I like the simple, little, quirky things in life. It really is the small things that make me happy. This seems like an odd statement for someone who has depression. But when I am not drowning in my own self pity and grasping at a life preserver that feels like it keeps getting harder and harder to reach, the wink of my puppies eye can make my day. Part of that is because I feel like she has control of it and there is meaning behind her winks which makes me slightly petzy. (That is a word I just made up for those who are pet crazy. Ex. Me) The larger part is that I have worked very hard to surround myself with things and people that make me happy.
Today, we had Sunday lunch. It reminded me of the Sunday lunches we use to have at Grandmom’s growing up. I always loved it. It was just enough time with family that I knew how much I loved them, and how happy I was to go home to my only child-dom. Today there was all of the love with out any of the desire to lock myself in my room all alone after. If anything it invigorated me. It gave me that reminder that I love surrounding my self with happy. I spent the remainder of the afternoon cleaning and getting my Florida room and deck ready for summer. There is still work to be done, but I am so excited about how nice it can be, and how nice it will be to have people over.
I also know that if nothing happens, if all my plans fall through, if the big stuff never happens, that those who love me will still be here. They will be at my door with food and smiles and games and love. They will not care if the hot tub is clean or if the lights are hung. They will sit with me and have tea. They will watch episodes of stupid TV or bad movies. The will come over in PJ’s and not judge me for where I am in my life. As those small things start to stack up, I am able to have those moments of happy. Those small wins that even at my lowest moments, I cannot deny.

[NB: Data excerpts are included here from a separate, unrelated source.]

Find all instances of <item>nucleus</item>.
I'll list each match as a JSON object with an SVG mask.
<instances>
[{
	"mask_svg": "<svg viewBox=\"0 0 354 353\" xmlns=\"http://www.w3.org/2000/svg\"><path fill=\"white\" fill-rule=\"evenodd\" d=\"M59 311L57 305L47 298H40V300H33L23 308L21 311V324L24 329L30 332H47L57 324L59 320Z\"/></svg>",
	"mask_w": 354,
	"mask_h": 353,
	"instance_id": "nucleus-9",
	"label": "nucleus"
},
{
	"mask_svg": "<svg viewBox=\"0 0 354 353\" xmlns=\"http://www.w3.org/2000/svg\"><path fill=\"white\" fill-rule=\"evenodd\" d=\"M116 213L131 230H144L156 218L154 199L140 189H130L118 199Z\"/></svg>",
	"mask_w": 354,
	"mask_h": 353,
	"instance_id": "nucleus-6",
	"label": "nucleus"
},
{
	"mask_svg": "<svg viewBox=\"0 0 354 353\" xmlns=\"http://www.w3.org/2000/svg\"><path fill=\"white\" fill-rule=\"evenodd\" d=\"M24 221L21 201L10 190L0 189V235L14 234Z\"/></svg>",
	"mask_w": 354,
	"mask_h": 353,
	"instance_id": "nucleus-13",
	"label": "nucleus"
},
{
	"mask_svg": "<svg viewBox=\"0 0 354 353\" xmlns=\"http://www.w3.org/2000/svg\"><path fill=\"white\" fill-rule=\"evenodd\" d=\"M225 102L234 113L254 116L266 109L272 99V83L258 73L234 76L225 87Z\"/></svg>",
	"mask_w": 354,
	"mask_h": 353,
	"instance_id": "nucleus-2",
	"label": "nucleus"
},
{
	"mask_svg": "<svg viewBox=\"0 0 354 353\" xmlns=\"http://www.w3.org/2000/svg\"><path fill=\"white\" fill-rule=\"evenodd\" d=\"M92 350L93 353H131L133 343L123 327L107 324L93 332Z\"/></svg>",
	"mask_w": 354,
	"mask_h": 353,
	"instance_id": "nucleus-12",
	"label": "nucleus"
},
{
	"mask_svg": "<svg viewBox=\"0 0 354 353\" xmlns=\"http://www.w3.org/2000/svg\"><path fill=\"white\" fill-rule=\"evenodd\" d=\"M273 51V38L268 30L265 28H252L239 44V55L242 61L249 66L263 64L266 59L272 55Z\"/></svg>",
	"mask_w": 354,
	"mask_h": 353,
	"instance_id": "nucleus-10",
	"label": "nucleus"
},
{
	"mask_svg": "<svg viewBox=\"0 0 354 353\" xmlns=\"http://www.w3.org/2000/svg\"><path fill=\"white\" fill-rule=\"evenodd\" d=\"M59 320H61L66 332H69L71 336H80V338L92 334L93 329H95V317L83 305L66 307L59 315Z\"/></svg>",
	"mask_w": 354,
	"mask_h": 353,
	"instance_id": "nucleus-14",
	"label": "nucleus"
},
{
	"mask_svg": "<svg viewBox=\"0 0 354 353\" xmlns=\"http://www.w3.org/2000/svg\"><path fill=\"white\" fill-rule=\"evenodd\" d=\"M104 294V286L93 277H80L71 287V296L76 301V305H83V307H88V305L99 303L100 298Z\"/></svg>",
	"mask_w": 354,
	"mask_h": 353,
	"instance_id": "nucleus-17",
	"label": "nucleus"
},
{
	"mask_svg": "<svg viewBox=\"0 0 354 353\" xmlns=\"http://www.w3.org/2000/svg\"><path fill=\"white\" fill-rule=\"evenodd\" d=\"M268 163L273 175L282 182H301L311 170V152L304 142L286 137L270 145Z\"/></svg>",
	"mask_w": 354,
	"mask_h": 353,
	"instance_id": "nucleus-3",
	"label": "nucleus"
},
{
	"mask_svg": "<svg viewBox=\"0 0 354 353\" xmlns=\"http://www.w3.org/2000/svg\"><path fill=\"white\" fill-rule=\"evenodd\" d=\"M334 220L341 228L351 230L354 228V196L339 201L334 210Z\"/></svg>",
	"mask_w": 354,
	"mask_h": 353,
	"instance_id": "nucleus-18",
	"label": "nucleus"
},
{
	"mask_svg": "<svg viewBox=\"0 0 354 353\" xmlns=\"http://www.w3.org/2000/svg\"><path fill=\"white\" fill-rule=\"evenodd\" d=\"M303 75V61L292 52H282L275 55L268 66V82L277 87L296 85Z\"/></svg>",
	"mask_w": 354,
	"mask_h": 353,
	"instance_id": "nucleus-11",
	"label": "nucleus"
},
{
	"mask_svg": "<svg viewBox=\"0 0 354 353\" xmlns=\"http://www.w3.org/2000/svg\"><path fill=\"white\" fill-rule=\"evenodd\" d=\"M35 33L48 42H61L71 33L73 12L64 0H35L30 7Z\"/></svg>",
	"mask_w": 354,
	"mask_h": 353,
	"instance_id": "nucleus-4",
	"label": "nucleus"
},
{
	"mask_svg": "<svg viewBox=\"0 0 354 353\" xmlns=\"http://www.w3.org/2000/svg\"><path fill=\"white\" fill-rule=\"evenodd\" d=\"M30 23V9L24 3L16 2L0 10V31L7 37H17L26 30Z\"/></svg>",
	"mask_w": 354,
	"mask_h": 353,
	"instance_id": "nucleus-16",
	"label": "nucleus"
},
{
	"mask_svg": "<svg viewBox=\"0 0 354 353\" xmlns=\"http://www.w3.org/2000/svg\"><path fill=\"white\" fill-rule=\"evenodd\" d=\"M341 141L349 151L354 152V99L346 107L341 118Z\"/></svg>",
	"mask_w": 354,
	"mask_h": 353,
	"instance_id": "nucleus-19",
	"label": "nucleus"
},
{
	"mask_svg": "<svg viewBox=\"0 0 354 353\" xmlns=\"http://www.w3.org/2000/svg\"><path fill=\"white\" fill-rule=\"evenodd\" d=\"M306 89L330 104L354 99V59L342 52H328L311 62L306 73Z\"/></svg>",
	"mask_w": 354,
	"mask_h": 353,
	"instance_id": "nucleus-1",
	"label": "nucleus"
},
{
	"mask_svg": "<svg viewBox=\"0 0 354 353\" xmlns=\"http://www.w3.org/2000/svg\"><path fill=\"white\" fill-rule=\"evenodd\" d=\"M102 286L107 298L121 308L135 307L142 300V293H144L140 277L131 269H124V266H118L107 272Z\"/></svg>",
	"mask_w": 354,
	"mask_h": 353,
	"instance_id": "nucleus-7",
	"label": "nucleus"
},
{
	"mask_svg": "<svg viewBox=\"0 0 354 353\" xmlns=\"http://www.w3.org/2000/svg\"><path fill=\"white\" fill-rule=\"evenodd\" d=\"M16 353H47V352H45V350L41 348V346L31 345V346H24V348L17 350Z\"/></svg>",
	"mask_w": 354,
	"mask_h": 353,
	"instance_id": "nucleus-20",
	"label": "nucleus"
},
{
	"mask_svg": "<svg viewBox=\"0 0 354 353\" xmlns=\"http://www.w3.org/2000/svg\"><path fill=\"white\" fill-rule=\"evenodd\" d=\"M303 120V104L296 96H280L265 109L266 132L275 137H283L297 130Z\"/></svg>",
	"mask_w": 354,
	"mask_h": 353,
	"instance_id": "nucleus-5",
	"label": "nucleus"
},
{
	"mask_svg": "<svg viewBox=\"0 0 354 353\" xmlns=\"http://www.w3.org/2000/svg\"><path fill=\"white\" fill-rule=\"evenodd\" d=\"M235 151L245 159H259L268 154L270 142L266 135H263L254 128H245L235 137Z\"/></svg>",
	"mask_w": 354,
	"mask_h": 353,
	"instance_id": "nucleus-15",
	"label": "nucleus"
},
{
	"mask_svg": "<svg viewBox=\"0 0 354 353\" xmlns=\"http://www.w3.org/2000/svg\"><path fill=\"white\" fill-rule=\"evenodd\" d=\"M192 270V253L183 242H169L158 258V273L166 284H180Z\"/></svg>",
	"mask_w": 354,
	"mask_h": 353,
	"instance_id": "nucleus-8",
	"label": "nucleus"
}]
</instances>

It may seem odd, but I love lightning. It is the simple things that crack the dark skies like lightning. The lightning may be hard to appreciate and may only seem like brief moments of light. When lightning strikes water it disperses. It is beautiful to look at and does not tend to cause harm. But have you ever seen what happens to sand when it is hit by lightning? I’m not talking about like in Sweet Home Alabama when he plants the rods and makes that glass sculptures. I’m talking about when it hits sand that has not had the heads up of a rod being stuck in it.
Google it.
It’s amazing! The sand rises up and forms this hollow glass/sand/coral thing that is absolutely stunning. You can’t see the beauty in the dark of the storm. The beauty of the lightning may seem brief, fleeting, and slightly scary. However, when the sand is set up just right and the lightning is strong enough, the most beautiful things can occur.